10. From what has been discussed supra, it is clear that there were clinching evidence against the petitioner in respect of the charges relating to receipt of illegal gratification by her from the father of the de-facto complainant in a criminal case. Therefore, we hold that the findings recorded by the Enquiry Officer, pertaining to charges 1 to 3, were supported by sufficient evidence.

11. The fourth charge relates to procurement of a chair by the petitioner through P.W.1 at the cost of Rs.5,000/-. The evidence of P.W.5 Pandi, who made a chair as well as the evidence of P.W.6 Sivakumar gives a clear indication that the chair was ordered by P.W.1 at the instance of the petitioner. It was the evidence of P.W.5 that the amount was paid only by P.W.1 and the chair was delivered in the residence of the petitioner.

12. Though P.W.5 was cross examined by the petitioner, his evidence with respect to making the chair and delivery of the same to the petitioner remain unchallenged. Therefore charge No.4 was also proved.

13. Since the finding in respect of charges 1 to 4 are sufficient for arriving at an irresistible conclusion that the petitioner was involved in acts of corruption, which is unbecoming on the part of a Judicial Officer, there is no necessity to look into the other charges, as it will not at all tilt the balance in favour of the petitioner.

14. The learned Senior Counsel placed reliance on the following judgments.
(i) AIR 1988 SC 1395 (Ishwar Chand Jain v. High Court of Punjab and another).
(ii) 2007 (4) SCC 247 (Ramesh Chander Singh v. High Court of Allahabad and another).

**Problems to work on**
1. In the judgment excerpt, what was the cost of the chair named in the fourth charge?
2. Please recast the paragraph of the judgment excerpt beginning "The fourth charge relates" as a short bulleted list that keeps its main facts.
The listing is not needed for anything here.

**Material provided**
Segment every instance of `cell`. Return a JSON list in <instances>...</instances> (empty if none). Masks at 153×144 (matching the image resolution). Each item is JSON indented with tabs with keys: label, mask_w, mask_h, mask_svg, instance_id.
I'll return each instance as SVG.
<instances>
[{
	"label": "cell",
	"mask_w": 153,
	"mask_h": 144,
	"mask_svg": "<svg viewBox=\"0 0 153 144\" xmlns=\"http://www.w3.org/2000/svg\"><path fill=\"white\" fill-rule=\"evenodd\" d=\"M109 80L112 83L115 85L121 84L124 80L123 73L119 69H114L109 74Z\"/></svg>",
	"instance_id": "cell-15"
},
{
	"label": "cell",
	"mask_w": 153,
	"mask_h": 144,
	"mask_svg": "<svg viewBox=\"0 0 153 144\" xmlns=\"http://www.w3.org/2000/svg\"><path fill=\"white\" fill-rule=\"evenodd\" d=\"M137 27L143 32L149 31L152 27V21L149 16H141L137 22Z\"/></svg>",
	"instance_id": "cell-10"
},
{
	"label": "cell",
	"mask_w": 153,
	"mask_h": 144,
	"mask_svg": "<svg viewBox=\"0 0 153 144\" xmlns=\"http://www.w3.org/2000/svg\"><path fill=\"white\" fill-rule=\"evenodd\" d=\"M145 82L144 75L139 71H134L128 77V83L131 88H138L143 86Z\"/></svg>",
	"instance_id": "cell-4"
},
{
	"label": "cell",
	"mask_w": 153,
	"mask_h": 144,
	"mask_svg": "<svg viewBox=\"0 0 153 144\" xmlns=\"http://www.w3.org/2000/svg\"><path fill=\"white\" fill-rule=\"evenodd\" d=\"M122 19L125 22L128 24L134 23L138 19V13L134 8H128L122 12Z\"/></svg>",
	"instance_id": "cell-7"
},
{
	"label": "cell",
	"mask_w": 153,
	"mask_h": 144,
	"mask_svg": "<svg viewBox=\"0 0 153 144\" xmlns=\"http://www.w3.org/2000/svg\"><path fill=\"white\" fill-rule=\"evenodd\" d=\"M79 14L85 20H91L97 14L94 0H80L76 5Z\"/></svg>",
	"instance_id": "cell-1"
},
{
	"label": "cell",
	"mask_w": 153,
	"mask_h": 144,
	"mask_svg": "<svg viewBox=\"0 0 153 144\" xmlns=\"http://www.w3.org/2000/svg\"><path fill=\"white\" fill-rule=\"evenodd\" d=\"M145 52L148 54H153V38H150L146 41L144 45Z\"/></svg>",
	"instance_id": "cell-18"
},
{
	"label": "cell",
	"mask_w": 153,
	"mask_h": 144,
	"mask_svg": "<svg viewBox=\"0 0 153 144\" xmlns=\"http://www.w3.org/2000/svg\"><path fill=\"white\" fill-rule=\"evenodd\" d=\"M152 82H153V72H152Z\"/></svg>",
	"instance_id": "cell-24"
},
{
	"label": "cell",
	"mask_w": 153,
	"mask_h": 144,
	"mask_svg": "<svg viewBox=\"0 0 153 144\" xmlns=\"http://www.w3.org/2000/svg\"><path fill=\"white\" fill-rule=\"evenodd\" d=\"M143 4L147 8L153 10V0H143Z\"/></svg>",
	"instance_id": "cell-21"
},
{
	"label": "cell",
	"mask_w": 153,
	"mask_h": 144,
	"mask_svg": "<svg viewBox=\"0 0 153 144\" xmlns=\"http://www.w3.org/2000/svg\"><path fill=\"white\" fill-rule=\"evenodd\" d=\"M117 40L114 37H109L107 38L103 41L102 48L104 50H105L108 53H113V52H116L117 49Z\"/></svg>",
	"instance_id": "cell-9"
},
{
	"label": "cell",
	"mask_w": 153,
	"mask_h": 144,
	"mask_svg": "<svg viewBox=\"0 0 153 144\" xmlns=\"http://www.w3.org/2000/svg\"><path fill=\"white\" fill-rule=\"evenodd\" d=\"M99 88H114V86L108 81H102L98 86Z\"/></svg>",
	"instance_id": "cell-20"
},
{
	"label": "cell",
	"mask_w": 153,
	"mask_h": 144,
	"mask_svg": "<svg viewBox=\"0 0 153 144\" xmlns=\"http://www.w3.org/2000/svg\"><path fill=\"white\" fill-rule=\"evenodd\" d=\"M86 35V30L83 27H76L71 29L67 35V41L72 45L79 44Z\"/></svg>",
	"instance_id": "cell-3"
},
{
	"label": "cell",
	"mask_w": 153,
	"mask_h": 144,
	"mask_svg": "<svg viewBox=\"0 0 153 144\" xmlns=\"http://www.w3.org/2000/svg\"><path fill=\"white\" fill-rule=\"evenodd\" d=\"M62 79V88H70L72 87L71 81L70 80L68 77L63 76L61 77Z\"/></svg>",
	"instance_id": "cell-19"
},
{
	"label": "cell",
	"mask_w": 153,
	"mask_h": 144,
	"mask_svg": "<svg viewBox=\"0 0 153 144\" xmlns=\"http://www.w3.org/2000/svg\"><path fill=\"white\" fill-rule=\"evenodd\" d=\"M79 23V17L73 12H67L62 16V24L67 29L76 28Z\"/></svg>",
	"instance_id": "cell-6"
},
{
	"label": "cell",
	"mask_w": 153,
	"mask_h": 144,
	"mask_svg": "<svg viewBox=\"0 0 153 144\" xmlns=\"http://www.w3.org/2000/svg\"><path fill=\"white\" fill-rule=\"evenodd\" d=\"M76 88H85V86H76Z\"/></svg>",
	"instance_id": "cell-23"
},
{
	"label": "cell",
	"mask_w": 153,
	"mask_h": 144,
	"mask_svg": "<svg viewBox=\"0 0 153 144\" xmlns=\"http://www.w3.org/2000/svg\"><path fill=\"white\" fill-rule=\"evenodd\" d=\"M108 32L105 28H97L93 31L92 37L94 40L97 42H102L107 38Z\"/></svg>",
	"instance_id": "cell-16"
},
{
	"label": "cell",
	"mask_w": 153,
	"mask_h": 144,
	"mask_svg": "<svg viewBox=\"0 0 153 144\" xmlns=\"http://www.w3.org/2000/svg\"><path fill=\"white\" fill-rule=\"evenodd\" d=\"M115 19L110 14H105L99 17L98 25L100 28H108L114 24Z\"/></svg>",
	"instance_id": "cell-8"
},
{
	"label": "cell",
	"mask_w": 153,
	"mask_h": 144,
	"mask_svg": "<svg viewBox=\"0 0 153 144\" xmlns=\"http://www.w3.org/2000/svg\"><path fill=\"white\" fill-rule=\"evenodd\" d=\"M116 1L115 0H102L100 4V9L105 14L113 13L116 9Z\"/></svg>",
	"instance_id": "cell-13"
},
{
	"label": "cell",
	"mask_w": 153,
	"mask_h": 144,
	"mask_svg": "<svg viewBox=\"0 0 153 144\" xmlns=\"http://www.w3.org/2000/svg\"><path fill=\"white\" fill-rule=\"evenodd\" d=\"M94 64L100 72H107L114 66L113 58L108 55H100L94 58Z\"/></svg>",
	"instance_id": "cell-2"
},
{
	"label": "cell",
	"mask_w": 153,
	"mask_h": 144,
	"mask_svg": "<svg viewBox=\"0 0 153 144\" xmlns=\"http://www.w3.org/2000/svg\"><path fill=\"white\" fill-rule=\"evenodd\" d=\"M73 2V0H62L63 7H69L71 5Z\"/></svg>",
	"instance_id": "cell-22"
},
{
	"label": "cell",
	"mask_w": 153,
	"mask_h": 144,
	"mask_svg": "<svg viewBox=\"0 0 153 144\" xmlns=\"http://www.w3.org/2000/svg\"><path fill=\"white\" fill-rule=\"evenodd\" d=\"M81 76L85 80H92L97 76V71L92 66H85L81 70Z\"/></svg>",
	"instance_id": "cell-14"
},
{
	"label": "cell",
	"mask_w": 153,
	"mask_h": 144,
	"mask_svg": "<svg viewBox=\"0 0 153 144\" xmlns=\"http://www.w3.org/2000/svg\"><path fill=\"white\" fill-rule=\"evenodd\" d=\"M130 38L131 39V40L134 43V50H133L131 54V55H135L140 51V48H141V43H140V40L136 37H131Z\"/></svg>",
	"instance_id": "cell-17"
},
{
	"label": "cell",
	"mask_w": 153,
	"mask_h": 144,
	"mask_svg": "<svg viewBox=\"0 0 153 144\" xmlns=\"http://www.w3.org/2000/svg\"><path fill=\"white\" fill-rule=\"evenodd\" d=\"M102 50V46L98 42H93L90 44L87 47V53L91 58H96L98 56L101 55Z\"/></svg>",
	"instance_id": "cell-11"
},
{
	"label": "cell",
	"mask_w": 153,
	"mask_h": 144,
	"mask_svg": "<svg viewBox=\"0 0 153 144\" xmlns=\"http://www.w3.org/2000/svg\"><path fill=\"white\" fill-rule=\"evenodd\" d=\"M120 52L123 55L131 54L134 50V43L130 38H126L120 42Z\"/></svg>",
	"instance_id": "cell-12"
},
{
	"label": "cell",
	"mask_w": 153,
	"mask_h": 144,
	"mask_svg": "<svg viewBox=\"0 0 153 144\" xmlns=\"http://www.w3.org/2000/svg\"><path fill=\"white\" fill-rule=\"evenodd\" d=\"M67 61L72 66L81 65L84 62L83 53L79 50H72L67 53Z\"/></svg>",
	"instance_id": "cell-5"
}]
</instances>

**Answers given**
1. Rs.5,000/-

2.
- The fourth charge concerns the petitioner procuring a chair through P.W.1 at a cost of Rs.5,000/-.
- The evidence of P.W.5 Pandi, who made the chair, and of P.W.6 Sivakumar indicates that P.W.1 ordered it at the petitioner's instance.
- According to P.W.5, only P.W.1 paid for the chair, and it was delivered to the petitioner's residence.